How does telematics actually work?
September 2017, Industrial Wireless


According to Gartner’s IT Glossary the word telematics is a merger of tele and matics – short for ‘telecommunications’ and ‘information’, and one of its core functions is to record information about vehicles and send, receive, process and store this data via telecommunications devices. This technology also allows for control of vehicles on the move.

Today and in the future, telematics technology integrates with connected cars and smart home technologies, where users can control features within their homes from their vehicles’ dashboard. Examples include US-based AT&T’s Digital Life, a home security and automation service, as well as Drive, a connected car service. Users can control devices in the home from their car, like turn the lights on, turn the thermostat up and switch on the coffee maker – demonstrating the significant role telematics and Internet-connected devices can play in the modern lifestyle.

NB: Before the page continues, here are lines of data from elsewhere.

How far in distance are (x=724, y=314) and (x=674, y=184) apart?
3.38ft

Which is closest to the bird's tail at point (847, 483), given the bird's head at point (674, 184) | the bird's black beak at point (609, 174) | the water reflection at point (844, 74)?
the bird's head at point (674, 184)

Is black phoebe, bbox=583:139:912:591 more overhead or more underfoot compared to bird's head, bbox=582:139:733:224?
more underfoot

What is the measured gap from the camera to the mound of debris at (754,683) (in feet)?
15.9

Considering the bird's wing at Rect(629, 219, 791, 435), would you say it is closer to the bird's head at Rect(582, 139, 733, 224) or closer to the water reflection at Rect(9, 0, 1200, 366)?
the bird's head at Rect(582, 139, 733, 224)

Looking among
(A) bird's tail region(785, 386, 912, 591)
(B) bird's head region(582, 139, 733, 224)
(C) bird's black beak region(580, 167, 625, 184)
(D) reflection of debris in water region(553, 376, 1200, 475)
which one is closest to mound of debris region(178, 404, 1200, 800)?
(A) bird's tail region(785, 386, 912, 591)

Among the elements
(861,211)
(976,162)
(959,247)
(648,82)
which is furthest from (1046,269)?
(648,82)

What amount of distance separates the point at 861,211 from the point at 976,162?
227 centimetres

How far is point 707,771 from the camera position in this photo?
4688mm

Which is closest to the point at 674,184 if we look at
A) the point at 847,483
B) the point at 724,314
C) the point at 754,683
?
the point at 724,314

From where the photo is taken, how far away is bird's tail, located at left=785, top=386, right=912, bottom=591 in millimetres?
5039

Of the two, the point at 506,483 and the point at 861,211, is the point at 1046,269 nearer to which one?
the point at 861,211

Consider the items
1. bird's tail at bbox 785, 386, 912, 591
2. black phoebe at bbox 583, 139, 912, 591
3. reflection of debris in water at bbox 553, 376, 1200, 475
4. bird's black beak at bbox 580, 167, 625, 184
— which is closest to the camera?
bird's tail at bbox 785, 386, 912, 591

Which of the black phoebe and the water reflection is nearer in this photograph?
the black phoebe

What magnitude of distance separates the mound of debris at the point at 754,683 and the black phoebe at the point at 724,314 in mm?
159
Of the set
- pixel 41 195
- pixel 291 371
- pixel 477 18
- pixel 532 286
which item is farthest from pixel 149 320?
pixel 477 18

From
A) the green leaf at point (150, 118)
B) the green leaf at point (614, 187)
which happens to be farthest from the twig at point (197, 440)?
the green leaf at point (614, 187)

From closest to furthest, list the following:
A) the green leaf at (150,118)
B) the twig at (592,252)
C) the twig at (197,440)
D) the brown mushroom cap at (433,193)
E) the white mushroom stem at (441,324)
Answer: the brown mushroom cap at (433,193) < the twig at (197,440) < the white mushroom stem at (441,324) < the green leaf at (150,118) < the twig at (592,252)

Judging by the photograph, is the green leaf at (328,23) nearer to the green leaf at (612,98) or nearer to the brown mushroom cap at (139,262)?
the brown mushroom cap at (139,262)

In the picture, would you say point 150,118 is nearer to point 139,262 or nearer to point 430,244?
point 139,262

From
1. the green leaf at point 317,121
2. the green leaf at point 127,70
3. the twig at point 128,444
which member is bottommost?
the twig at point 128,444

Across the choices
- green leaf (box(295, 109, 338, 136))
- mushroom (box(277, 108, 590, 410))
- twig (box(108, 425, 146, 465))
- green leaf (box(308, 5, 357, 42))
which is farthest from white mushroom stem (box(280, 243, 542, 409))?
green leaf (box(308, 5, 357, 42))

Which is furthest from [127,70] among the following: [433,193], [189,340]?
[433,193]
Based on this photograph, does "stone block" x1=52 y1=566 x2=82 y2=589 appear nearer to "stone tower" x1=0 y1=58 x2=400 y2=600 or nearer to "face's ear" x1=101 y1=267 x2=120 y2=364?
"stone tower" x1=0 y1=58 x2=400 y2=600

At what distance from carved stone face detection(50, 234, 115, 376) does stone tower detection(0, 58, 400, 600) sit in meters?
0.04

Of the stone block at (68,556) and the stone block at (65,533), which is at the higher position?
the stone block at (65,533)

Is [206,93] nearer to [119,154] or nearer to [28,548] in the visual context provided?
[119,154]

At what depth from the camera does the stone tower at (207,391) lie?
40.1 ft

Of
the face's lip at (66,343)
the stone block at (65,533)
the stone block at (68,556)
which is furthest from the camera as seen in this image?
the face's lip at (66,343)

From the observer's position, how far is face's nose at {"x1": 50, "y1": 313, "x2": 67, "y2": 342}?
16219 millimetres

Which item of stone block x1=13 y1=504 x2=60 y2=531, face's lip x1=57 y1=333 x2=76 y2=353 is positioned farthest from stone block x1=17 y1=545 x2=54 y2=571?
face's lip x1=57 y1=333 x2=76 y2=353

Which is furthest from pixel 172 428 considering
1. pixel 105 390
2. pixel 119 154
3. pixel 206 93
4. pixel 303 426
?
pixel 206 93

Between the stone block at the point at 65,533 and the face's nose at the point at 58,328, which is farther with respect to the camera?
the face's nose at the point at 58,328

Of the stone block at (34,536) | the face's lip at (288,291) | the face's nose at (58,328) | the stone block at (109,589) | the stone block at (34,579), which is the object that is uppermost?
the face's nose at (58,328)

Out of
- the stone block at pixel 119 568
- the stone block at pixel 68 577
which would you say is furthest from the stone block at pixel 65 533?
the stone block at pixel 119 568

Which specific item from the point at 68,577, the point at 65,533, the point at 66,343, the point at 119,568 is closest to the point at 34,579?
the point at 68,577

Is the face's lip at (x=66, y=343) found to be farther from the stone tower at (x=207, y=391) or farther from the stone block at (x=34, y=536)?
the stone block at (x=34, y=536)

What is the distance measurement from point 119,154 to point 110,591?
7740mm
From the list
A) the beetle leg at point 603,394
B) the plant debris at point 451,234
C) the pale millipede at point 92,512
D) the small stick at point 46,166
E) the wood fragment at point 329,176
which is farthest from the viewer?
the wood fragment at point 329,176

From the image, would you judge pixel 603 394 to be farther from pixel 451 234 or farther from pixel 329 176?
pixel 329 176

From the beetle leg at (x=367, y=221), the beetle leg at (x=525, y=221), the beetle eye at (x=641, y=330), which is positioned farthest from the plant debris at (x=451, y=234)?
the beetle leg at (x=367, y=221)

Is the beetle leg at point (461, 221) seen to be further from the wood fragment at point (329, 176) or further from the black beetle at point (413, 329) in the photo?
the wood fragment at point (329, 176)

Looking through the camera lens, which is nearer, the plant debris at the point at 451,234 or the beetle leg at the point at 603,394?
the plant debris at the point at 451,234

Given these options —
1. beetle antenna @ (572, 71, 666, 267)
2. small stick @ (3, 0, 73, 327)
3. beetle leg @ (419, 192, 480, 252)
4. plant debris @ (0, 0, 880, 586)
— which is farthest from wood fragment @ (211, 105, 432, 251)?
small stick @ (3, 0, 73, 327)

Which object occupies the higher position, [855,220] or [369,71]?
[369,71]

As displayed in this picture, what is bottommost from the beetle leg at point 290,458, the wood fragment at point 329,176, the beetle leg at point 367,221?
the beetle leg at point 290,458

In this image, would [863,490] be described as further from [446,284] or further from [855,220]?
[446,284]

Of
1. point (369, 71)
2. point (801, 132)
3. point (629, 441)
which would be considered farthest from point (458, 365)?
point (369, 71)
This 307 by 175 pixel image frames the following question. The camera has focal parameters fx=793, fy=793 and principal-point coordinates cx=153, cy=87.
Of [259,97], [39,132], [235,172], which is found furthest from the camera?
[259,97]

Telematics within the consumer and fleet management space

GPS tracking, monitoring how you drive, emergency warning systems and stolen vehicle recovery are all covered by the telematics umbrella. Practical applications where telematics can help improve the efficiency of a fleet include monitoring the location, movements, status and behaviour of the vehicle via an onboard computer, and monitoring the driver through in-cab video systems.

The basic telematics system is enabled by a hardware device that is installed in the vehicle, or any asset for that matter. A SIM card and modem in the device enables communication on the cellular network. The data derived from the telematics device like the vehicle’s GPS position, the G-forces measured by the built-in accelerometer, and the speed that the vehicle is moving at, is sent in an encrypted packaged format to the data centre. Here, this message gets decoded in order for the data centre to obtain the condition and whereabouts of the vehicle. The data is turned into information by management reporting tools in conjunction with a visual display on computerised mapping software. This ultimately forms the cornerstone of vehicle tracking and stolen vehicle recovery. This information can also be accessed by the consumer directly, through the use of a mobile application or Internet tracking software, enabling the consumer to monitor their vehicle in real time and alerting them – through early warning and crash alerts – should there be any movement on their car or when their car has been in an accident.

For fleet management the telematics data being derived from the onboard computer includes operating hours, location, fuel consumed, and odometer reading. Fleet management software includes functionality for monitoring and managing driver and asset performance, controlling communication costs, reporting on fleet operating costs, active (real-time) and passive (after-the-fact) tracking of assets and drivers, location management, communication and messaging, route planning and variance reporting, trailer management, asset maintenance reporting, service reminders and much more.

Peripheral solutions

Telematics solutions include various peripherals for example an in-cab display through which drivers are able to obtain their route information, as well as driving-related events such as speeding, over revving, harsh braking, harsh acceleration and excessive idling. An advanced fleet management solution has numerous benefits including reducing fuel costs, better managing routes and delivery schedules, improving vehicle utilisation, tracking vehicles and drivers in real-time and assigning jobs accordingly, monitoring and managing poor driver behaviour and managing servicing and licensing.

With data being the new currency for businesses, telematics and the real-time usage of data is quickly moving from being optional to a requirement, and will soon become an invaluable part of a business’ operations in order to gain a competitive edge and remain one step ahead in tough economic times. While telematics was originally exclusively used by large enterprises, today nearly any type of business can utilise it and use the opportunities presented by the IoT to elevate the business, reduce costs and simplify operations.